I’d avoid the drama and invite her (and sit her as far away from you as humanly possible)

Post # 11
Member
2725 posts
Sugar bee
  • Wedding: November 2011

If you don’t want to go then who cares? Don’t invite her if you are not that worried about going to her wedding. You don’t have to like everyone. 

Post # 12
Member
1351 posts
Bumble bee
  • Wedding: March 2012

It’s your wedding. Period. If there’s someone there you OR your Fiance doesn’t want there- they don’t need to be there. I don’t know why people always feel entitled to get invited to someone’s weding We aren’t inviting the groomsmen’s on/off girlfriends because 1) we don’t know them and 2) they don’t know us. So, why the heck do you need to be at the most important day of my life? There’s been weddings I didn’t get invited to before Fiance and I got engaged b/c of previously mentioned two reasons, and I didn’t bug out and throw a temper tantrum at all. We weren’t married/engaged/living together so not a big deal. Don’t invite anyone who is going to make you unhappy on your special day. The only people “entitled” to be there are you and Fiance  if you get right down to it :).

Post # 14
Member
1638 posts
Bumble bee
  • Wedding: September 2011

@Jayparadise: If it is going to upset you, THE BRIDE, than do you invite her. Explain the situation to her Boyfriend or Best Friend and say you are not comfortable with that. If he gets upset, oh well. It’s his problem he is dating a liar.

Post # 15
Member
1638 posts
Bumble bee
  • Wedding: September 2011

I mean DO NOT invite her.

Post # 16
Member
2442 posts
Buzzing bee
  • Wedding: April 2011

@Jayparadise: There is some pic floating around on the net with a sign that says ‘Not forgiving someone is like letting them live rent free in your head’.  She is what she is. Go on with your life.  
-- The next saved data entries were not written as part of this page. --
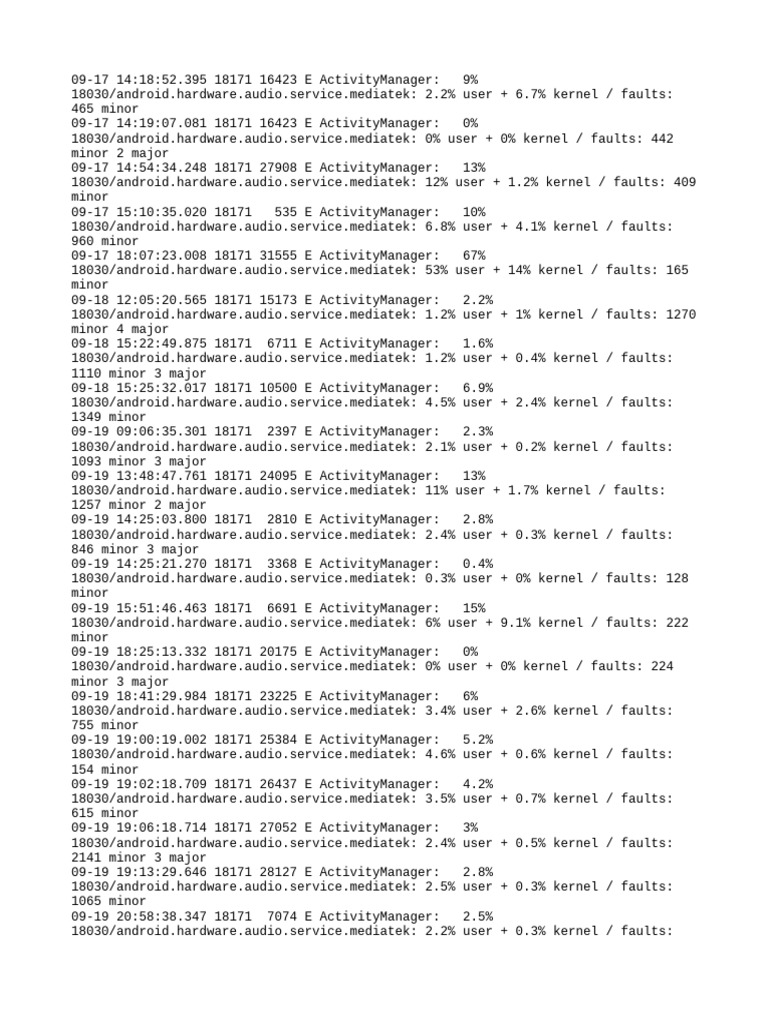 09-17 14:18:52.395 18171 16423 E ActivityManager: 9%
18030/android.hardware.audio.service.mediatek: 2.2% user + 6.7% kernel / faults:
465 minor
09-17 14:19:07.081 18171 16423 E ActivityManager: 0%
18030/android.hardware.audio.service.mediatek: 0% user + 0% kernel / faults: 442
minor 2 major
09-17 14:54:34.248 18171 27908 E ActivityManager: 13%
18030/android.hardware.audio.service.mediatek: 12% user + 1.2% kernel / faults: 409
minor
09-17 15:10:35.020 18171 535 E ActivityManager: 10%
18030/android.hardware.audio.service.mediatek: 6.8% user + 4.1% kernel / faults:
960 minor
09-17 18:07:23.008 18171 31555 E ActivityManager: 67%
18030/android.hardware.audio.service.mediatek: 53% user + 14% kernel / faults: 165
minor
09-18 12:05:20.565 18171 15173 E ActivityManager: 2.2%
18030/android.hardware.audio.service.mediatek: 1.2% user + 1% kernel / faults: 1270
minor 4 major
09-18 15:22:49.875 18171 6711 E ActivityManager: 1.6%
18030/android.hardware.audio.service.mediatek: 1.2% user + 0.4% kernel / faults:
1110 minor 3 major
09-18 15:25:32.017 18171 10500 E ActivityManager: 6.9%
18030/android.hardware.audio.service.mediatek: 4.5% user + 2.4% kernel / faults:
1349 minor
09-19 09:06:35.301 18171 2397 E ActivityManager: 2.3%
18030/android.hardware.audio.service.mediatek: 2.1% user + 0.2% kernel / faults:
1093 minor 3 major
09-19 13:48:47.761 18171 24095 E ActivityManager: 13%
18030/android.hardware.audio.service.mediatek: 11% user + 1.7% kernel / faults:
1257 minor 2 major
09-19 14:25:03.800 18171 2810 E ActivityManager: 2.8%
18030/android.hardware.audio.service.mediatek: 2.4% user + 0.3% kernel / faults:
846 minor 3 major
09-19 14:25:21.270 18171 3368 E ActivityManager: 0.4%
18030/android.hardware.audio.service.mediatek: 0.3% user + 0% kernel / faults: 128
minor
09-19 15:51:46.463 18171 6691 E ActivityManager: 15%
18030/android.hardware.audio.service.mediatek: 6% user + 9.1% kernel / faults: 222
minor
09-19 18:25:13.332 18171 20175 E ActivityManager: 0%
18030/android.hardware.audio.service.mediatek: 0% user + 0% kernel / faults: 224
minor 3 major
09-19 18:41:29.984 18171 23225 E ActivityManager: 6%
18030/android.hardware.audio.service.mediatek: 3.4% user + 2.6% kernel / faults:
755 minor
09-19 19:00:19.002 18171 25384 E ActivityManager: 5.2%
18030/android.hardware.audio.service.mediatek: 4.6% user + 0.6% kernel / faults:
154 minor
09-19 19:02:18.709 18171 26437 E ActivityManager: 4.2%
18030/android.hardware.audio.service.mediatek: 3.5% user + 0.7% kernel / faults:
615 minor
09-19 19:06:18.714 18171 27052 E ActivityManager: 3%
18030/android.hardware.audio.service.mediatek: 2.4% user + 0.5% kernel / faults:
2141 minor 3 major
09-19 19:13:29.646 18171 28127 E ActivityManager: 2.8%
18030/android.hardware.audio.service.mediatek: 2.5% user + 0.3% kernel / faults:
1065 minor
09-19 20:58:38.347 18171 7074 E ActivityManager: 2.5%
18030/android.hardware.audio.service.mediatek: 2.2% user + 0.3% kernel / faults:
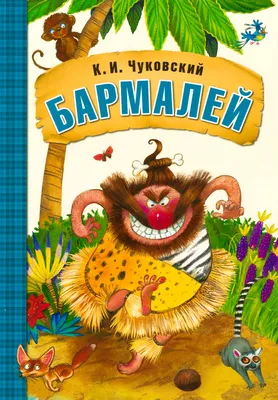 К. И. Чуковский
БАРМАЛЕЙ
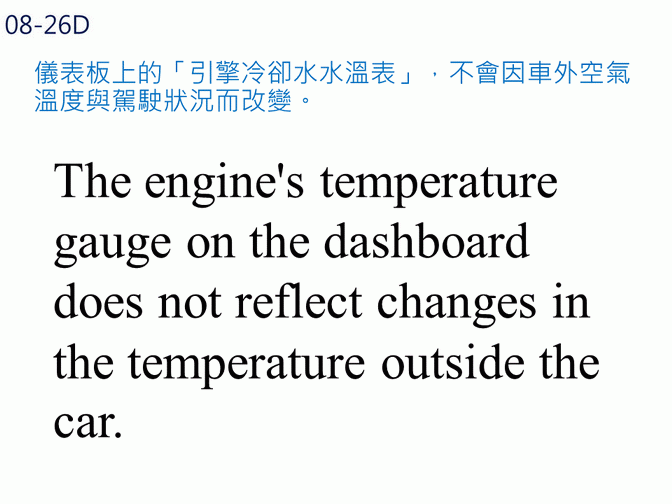 08-26D

儀表板上的「引擎冷卻水水溫表」，不會因車外空氣溫度與駕駛狀況而改變。

The engine's temperature gauge on the dashboard does not reflect changes in the temperature outside the car.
When she came to your engagement party she didn’t say a word.  I think that is great.  Would you rather she came up to you and brought up the past and got into a dramatic episode with you?  She is the Girlfriend of your FIs best friend.  You two are going to probably be around each other a lot in the future.  So what if her apology wasn’t sincere?  You know what you know about her so treat her accordingly.  You don’t have to be friends.  Just be civil/drame free.  She did that at your engagement party.  She could have spoken but she didn’t.  Maybe she didn’t know what to say or how to approach you.  Would you have known what to say or how to approach her if the situation was reversed?  What happened is better than a scene.  If you tell people you don’t want her there that makes you look immature.  Take the high road.  When she comes to your wedding just treat her like a +1 of a cousin or something.  If the opportunity presents itself say politely say hello and keep moving.  If not, oh well.  You’ll have other people there that love you and care for you.